Any truth to Nitric Oxide being hard on the Liver, such as using the No-Xplode product?


----------



## workouttt (Aug 13, 2007)

additionally, is is really necessary to cycle off after 12 weeks?


----------



## vortrit (Aug 13, 2007)

I've never heard of it causing liver damage, but someone else may know better.

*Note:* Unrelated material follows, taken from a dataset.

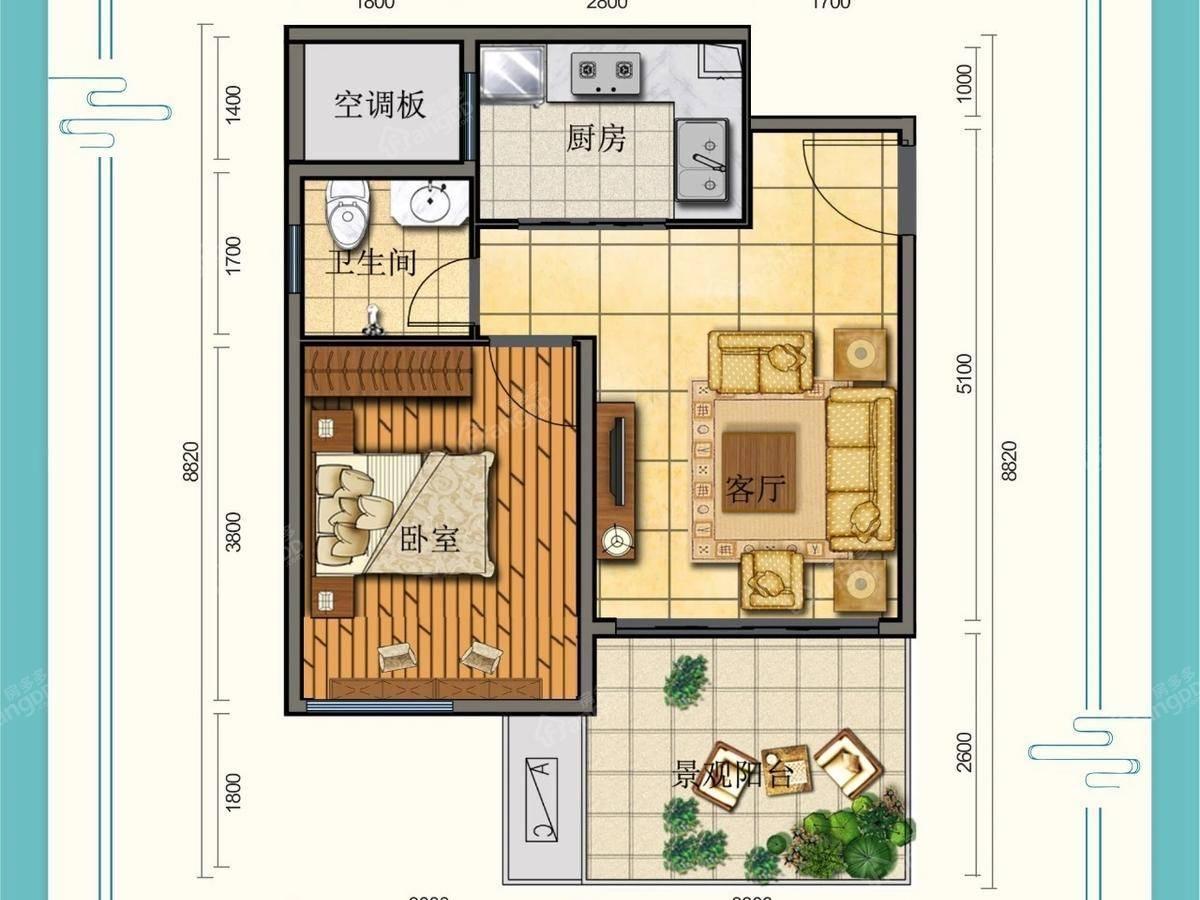 天泉·仙源国际旅游度假区2室1厅1卫户型图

I personally think it's a good idea to cycle off it in 12 weeks. If I buy a jug of it, which is rare, I take it until it's gone and then I'm done for awhile.


----------



## quark (Aug 14, 2007)

My experience with NO Explode is that your body tends to build up a tolerance to it. Worked great for 5 or 6 weeks but after that the benefits tapered off. Also it gave me the shits.


----------



## nni (Aug 14, 2007)

no xplode is caffeine an NO precursor and a dash of creatine, it wont be hard on your liver, but you shouldnt stay on it for two long for a couple of reasons.

one you will build a caffeine tolerance, two NO also produces free radicals and its not smart to continue use without breaks for long term.


----------



## soxmuscle (Aug 14, 2007)

nni said:


> one you will build a caffeine tolerance, two NO also produces free radicals and its not smart to continue use without breaks for long term.



What are free radicals?


----------



## tucker01 (Aug 14, 2007)

Antioxidants and Free radicals


----------



## soxmuscle (Aug 14, 2007)

Thanks, shit stain!


----------



## workouttt (Aug 14, 2007)

nni said:


> no xplode is caffeine an NO precursor and a dash of creatine, it wont be hard on your liver, but you shouldnt stay on it for two long for a couple of reasons.
> 
> one you will build a caffeine tolerance, two NO also produces free radicals and its not smart to continue use without breaks for long term.



free radicals? omg, any sources or information to back that up... because don't free radicals lead to cancer?

Additionally, what it be find to still consumer alcohol once a week while on no-xplode?


----------



## nni (Aug 15, 2007)

workouttt said:


> free radicals? omg, any sources or information to back that up... because don't free radicals lead to cancer?
> 
> Additionally, what it be find to still consumer alcohol once a week while on no-xplode?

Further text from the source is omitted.